Finally, Latin America’s long-term legacy of high structural inequality (for a review, see Eslava and Caicedo 2023) also undermines institutionalized party systems. Contexts of persistently high inequality breed grievances and disillusionment with political institutions and elites among poor voters (Bermeo 2009). These grievances offer ripe opportunities for populist outsiders to campaign on anti-establishment platforms that win over marginalized poor voters (Tavits 2005; Edwards 2019; Sánchez-Ancochea 2021; Stoetzer et al., 2023). In doing so, they turn voters against traditional parties, and often against the notion of stable parties altogether, instead building personalist electoral coalitions and eschewing the constraints imposed by strong organizations (Weyland 1996).10
High inequality also provides opportunities for clientelism. In contexts of high inequality, wealthy citizens can spend their resources to provide targeted club goods to voters in exchange for their support (Kitschelt and Wilkinson 2007). And while scholars disagree about whether clientelism necessarily undermines strong political parties per se, it is certainly the case that clientelism undermines the kind of programmatic policy-orientation that is necessary for institutionalized parties focused on a program of broad redistribution (Weyland 1996). In the long run, then, persistently high inequality can undermine the kinds of institutionalized party systems that are necessary for large-scale redistribution.
Structural and institutional factors thus contribute to the weak institutionalization of party systems in Latin America, exerting a kind of gravitational pull on party systems. Although we have certainly observed stronger parties and party systems in the region across time and space, these ever-present features of the region create a context that is not especially hospitable to party-system institutionalization. At the same time, recent transformations to the political economy of the region have further undermined strong parties, such that the region now includes very few party systems that could be described as highly institutionalized. This poses a significant obstacle to efforts at broad-based redistribution to reduce the region’s high levels of inequality.
How weak parties undermine redistribution
Effective redistribution depends on the ability of pro-redistribution politicians to be elected and then to build broad-based coalitions to support redistributive policy initiatives (Kitschelt et al., 2010; Mauro 2022, 2024). Scholars have argued that such coalitions emerged in Latin America when shifting labor markets changed public support for government redistribution (Carnes and Mares 2014, 2015), when left parties came to power (Feierherd et al., 2023; Huber and Stephens 2012; Niedzwiecki and Pribble Forthcoming; Pribble 2013; but see Altman and Castiglioni 2020), when civil society organizations like labor unions were strong (Niedzwiecki 2015; Anria and Niedzwiecki 2016; Garay 2016), or when electoral coalitions required attracting poor voters (Altman and Castiglioni 2020; De la O and Lorena 2015; Diaz-Cayeros et al., 2016; Fairfield and Garay 2017; Garay 2016).

■ **Stated task 1**:
Return every line of the records below that contains the word "separates". Case counts.

■ **Source material**:
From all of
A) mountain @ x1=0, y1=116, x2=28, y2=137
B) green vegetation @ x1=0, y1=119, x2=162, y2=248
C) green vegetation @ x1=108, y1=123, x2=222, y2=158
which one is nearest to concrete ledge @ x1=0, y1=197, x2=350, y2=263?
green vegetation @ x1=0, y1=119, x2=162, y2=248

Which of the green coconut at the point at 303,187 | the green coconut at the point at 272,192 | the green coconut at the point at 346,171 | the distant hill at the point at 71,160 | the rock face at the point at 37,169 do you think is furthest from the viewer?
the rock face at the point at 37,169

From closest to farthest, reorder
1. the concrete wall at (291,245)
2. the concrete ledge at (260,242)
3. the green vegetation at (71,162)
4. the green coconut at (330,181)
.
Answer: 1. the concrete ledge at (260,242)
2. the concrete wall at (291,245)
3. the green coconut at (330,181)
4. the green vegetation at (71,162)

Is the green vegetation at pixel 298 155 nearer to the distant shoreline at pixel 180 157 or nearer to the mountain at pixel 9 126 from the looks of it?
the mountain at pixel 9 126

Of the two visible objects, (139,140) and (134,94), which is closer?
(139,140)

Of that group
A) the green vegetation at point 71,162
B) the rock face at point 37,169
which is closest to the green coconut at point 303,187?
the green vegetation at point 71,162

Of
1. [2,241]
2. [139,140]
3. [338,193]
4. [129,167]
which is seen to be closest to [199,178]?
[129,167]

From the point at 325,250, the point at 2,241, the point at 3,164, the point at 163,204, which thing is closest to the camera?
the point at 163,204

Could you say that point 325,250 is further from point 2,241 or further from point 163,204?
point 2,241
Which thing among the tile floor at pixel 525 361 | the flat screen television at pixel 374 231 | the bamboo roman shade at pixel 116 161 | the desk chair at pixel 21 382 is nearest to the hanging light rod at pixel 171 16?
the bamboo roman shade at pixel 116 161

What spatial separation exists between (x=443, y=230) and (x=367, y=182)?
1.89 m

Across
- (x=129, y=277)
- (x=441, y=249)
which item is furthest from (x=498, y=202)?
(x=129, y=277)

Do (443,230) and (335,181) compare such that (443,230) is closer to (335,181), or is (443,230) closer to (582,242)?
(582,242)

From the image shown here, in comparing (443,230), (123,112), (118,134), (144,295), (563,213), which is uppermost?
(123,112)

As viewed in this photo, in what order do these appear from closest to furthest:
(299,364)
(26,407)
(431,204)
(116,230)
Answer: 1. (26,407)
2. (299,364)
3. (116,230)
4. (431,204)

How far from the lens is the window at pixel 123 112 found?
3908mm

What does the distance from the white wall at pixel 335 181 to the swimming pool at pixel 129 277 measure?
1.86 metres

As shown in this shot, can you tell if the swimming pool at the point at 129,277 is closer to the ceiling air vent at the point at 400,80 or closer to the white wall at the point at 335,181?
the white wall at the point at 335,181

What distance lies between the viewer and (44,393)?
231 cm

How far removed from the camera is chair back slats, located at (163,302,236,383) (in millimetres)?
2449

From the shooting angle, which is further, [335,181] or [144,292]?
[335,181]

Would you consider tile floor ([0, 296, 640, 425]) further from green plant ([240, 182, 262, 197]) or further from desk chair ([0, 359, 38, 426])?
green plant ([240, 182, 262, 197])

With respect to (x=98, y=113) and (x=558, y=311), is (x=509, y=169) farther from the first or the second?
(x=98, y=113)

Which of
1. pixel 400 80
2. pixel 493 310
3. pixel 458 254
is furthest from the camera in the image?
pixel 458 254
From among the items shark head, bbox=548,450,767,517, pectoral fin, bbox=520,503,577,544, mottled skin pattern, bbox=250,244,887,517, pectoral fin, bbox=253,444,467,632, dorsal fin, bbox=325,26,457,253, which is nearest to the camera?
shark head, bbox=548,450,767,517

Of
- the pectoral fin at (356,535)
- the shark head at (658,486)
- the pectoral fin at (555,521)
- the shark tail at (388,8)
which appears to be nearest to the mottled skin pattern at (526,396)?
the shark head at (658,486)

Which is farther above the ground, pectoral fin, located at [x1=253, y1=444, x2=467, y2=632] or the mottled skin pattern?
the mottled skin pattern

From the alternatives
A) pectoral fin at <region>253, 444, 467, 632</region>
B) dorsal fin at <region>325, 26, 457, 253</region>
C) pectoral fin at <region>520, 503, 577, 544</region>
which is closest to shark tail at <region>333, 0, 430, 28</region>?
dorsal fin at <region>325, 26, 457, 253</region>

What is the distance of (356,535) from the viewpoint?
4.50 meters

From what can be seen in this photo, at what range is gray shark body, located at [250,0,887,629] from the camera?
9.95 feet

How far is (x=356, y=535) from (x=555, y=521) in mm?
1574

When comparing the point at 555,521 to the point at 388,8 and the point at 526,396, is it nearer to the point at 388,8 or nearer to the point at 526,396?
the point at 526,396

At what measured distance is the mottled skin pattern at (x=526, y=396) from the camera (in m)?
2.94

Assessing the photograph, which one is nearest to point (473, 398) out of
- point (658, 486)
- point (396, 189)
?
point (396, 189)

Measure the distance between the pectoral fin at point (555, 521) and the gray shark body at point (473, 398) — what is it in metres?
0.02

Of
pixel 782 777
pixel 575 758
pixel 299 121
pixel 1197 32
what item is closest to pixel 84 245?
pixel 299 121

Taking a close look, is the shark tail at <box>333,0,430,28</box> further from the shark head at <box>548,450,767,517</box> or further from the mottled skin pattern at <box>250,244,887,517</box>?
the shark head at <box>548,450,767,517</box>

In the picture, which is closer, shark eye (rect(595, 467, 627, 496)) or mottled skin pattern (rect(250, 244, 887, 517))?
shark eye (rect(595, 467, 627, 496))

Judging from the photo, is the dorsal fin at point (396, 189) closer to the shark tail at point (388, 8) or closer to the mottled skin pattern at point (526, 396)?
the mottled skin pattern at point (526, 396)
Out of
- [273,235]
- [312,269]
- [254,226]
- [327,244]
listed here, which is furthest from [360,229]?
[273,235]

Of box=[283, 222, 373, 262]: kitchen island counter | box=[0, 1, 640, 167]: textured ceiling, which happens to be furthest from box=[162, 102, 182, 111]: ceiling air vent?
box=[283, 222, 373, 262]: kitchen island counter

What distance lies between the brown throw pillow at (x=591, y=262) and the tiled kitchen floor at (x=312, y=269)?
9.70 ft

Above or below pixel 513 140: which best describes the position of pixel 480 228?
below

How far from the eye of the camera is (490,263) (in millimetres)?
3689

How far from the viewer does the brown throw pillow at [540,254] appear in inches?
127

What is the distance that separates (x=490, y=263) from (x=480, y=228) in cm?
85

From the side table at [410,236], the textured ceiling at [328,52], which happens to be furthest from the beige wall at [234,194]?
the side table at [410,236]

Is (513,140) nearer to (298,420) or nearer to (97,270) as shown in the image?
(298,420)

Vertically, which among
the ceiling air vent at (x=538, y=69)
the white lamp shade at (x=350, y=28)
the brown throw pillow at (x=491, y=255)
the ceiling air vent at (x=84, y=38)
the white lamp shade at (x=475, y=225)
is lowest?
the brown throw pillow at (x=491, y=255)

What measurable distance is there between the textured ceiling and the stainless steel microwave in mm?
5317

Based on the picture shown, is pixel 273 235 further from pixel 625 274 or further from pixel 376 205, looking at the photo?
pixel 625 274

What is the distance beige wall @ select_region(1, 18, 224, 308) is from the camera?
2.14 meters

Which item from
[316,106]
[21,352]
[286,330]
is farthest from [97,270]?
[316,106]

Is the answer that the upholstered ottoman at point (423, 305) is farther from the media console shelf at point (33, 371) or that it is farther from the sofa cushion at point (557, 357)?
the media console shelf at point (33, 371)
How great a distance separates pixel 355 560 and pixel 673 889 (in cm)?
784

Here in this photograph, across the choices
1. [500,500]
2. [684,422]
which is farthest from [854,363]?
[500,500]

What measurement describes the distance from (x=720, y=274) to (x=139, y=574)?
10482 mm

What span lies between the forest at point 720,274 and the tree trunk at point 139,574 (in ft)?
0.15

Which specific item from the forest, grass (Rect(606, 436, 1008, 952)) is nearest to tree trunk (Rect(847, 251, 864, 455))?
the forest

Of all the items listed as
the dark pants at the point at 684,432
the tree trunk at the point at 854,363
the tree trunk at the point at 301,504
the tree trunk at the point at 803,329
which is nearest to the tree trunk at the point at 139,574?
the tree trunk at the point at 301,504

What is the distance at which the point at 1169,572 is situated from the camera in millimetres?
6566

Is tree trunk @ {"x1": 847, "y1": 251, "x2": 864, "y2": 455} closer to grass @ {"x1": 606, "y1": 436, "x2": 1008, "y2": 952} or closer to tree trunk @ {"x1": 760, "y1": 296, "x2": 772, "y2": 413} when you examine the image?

■ **Stated task 2**:
From the text on party systems and redistribution, write out the part that starts at "Structural and institutional" and ends at "levels of inequality.", swapping "gravitational pull" for "steady pull".

■ **Task answer 1**:
What is the distance that separates (x=490, y=263) from (x=480, y=228) in cm?
How great a distance separates pixel 355 560 and pixel 673 889 (in cm)?

■ **Task answer 2**:
Structural and institutional factors thus contribute to the weak institutionalization of party systems in Latin America, exerting a kind of steady pull on party systems. Although we have certainly observed stronger parties and party systems in the region across time and space, these ever-present features of the region create a context that is not especially hospitable to party-system institutionalization. At the same time, recent transformations to the political economy of the region have further undermined strong parties, such that the region now includes very few party systems that could be described as highly institutionalized. This poses a significant obstacle to efforts at broad-based redistribution to reduce the region’s high levels of inequality.